It was still ten days to the Feast of St. Andreas, but the clean, sharp scent of winter already permeated the air. It had snowed a little in the last few days, the grayish patches melting over the shriveled autumn leaves as the winds turned milder again.
Wrapped in a cloak, I observed the countryside with interest, especially when the thick forest parted to reveal a farm or a village. Most of these were small and made up of ramshackle huts with thin wisps of black smoke rising from their chimneys. Among these abodes, skinny pigs and scrawny dogs mingled with children playing in the mud. The hamlets showed none of the prosperity that surrounded Bermersheim, with its whitewashed cottages covered in thatched roofs and abutted by vegetable plots. My father threw coins as we passed by, followed by watchful eyes staring from weather-beaten faces, dark with the perpetual tan of those exposed to the sun and wind all their lives.
In the early afternoon we stopped at an inn, a solid-looking timber structure with a tall column of smoke issuing from a single chimney in the middle of the roof. A small house, probably belonging to the innkeeper’s family, was attached to the back. Beyond the buildings, a small area of the forest had been cleared for pasture. As it was November, the sounds of its seasonal occupants were now coming from the nearby cowshed, which also apparently served as a chicken coop and a pigsty. The property had a modest but well-kept look.

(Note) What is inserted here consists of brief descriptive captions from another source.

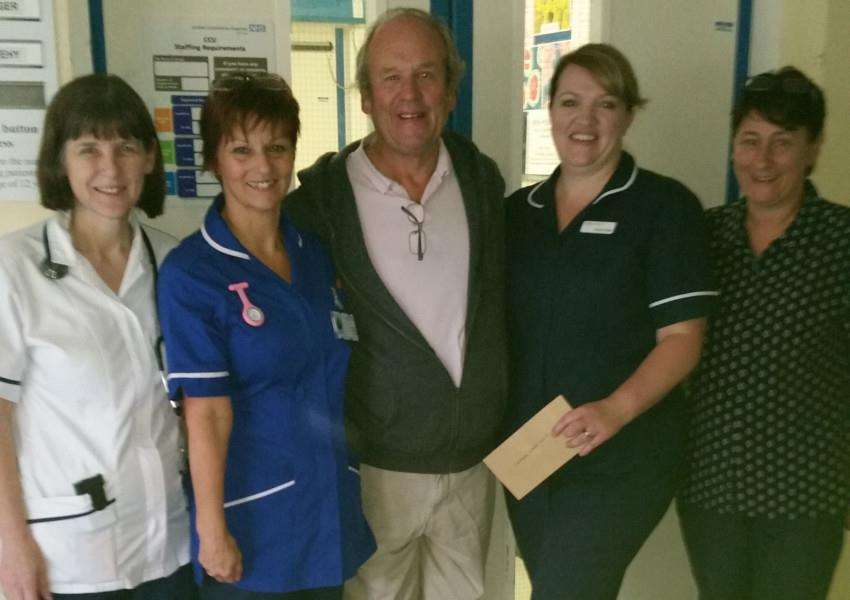 Paul Turner presents a cheque to Grantham Hospital for �500 after organising the Summertime Special at Grantham College.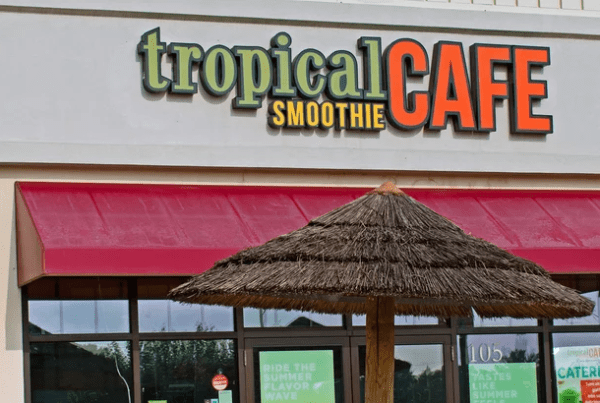 Exterior of Tropical smoothie location with umbrella in front.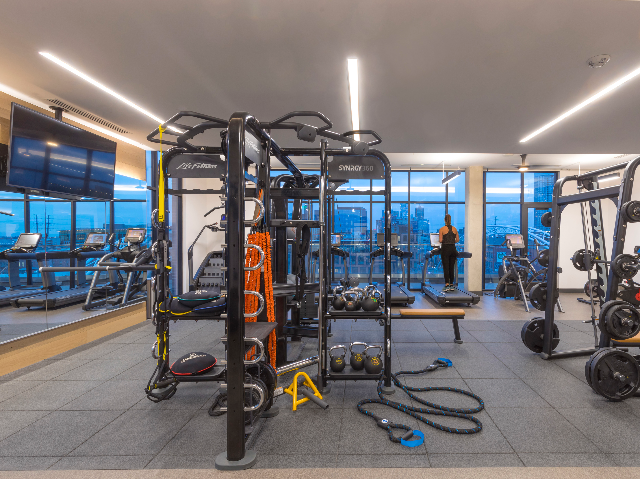HIIT inspired fitness center featuring TRX equipment, weight machines, and city views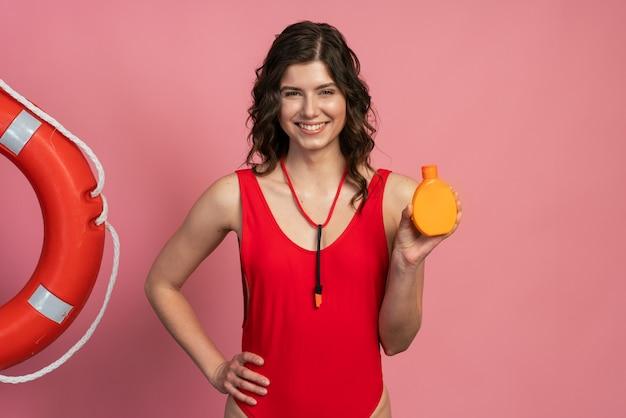オレンジ色のボトルを保持している赤い水着の素敵な、ポジティブな女の子。ピンクの背景にポーズをとる女の子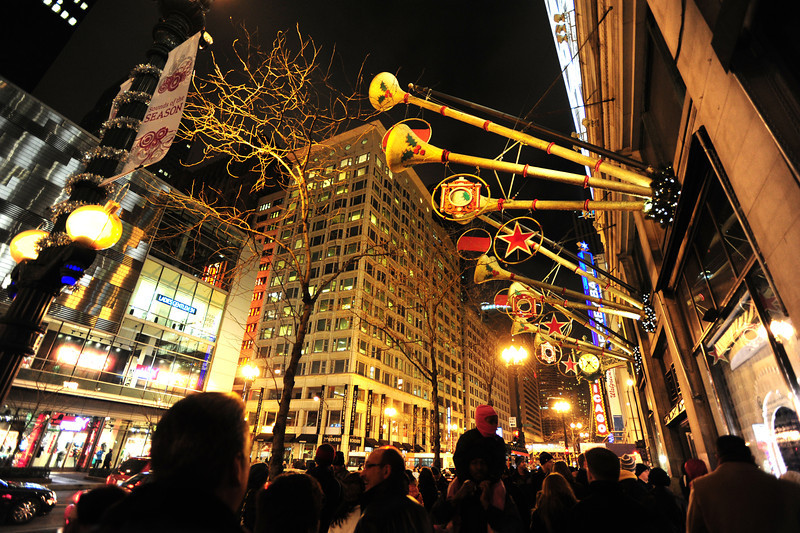 Trumpets, stars and dreidels on display in front of Macy's in downtown Chicago.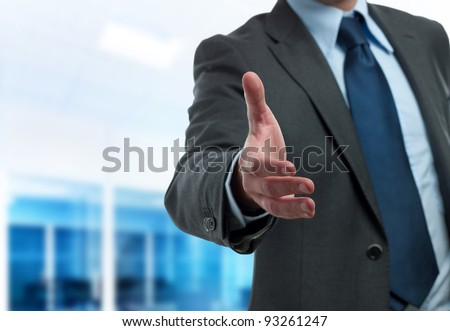 Modern businessman ready to handshake - stock photo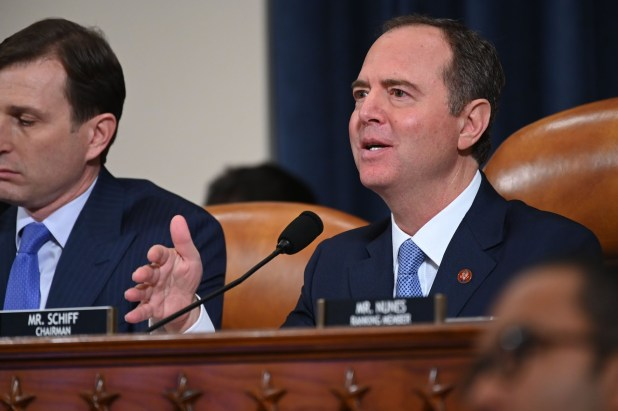 House Intelligence Committee Chairman Adam Schiff, D-Calif., asks former National Security Council official Fiona Hill and State department official David Holmes questions as they testify in a public hearing in the impeachment inquiry into allegations President Donald Trump pressured Ukraine to investigate his political rivals on Capitol Hill in Washington, Nov. 21, 2019.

The innkeeper, a stocky, black-bearded man in his thirties, emerged to greet us and introduced himself as Burchard. He bowed as he invited us inside and shouted in the direction of the stables, from which a boy of about sixteen, also short and starting to sprout a similarly black beard, came out to take our horses.
The establishment was neatly furnished with rough-hewn tables and benches. There was a sizable barrel of beer in one corner while the center was occupied by a large hearth. A cheerful-looking matron, plump and brisk, came out from behind the counter and called the maid to set a table.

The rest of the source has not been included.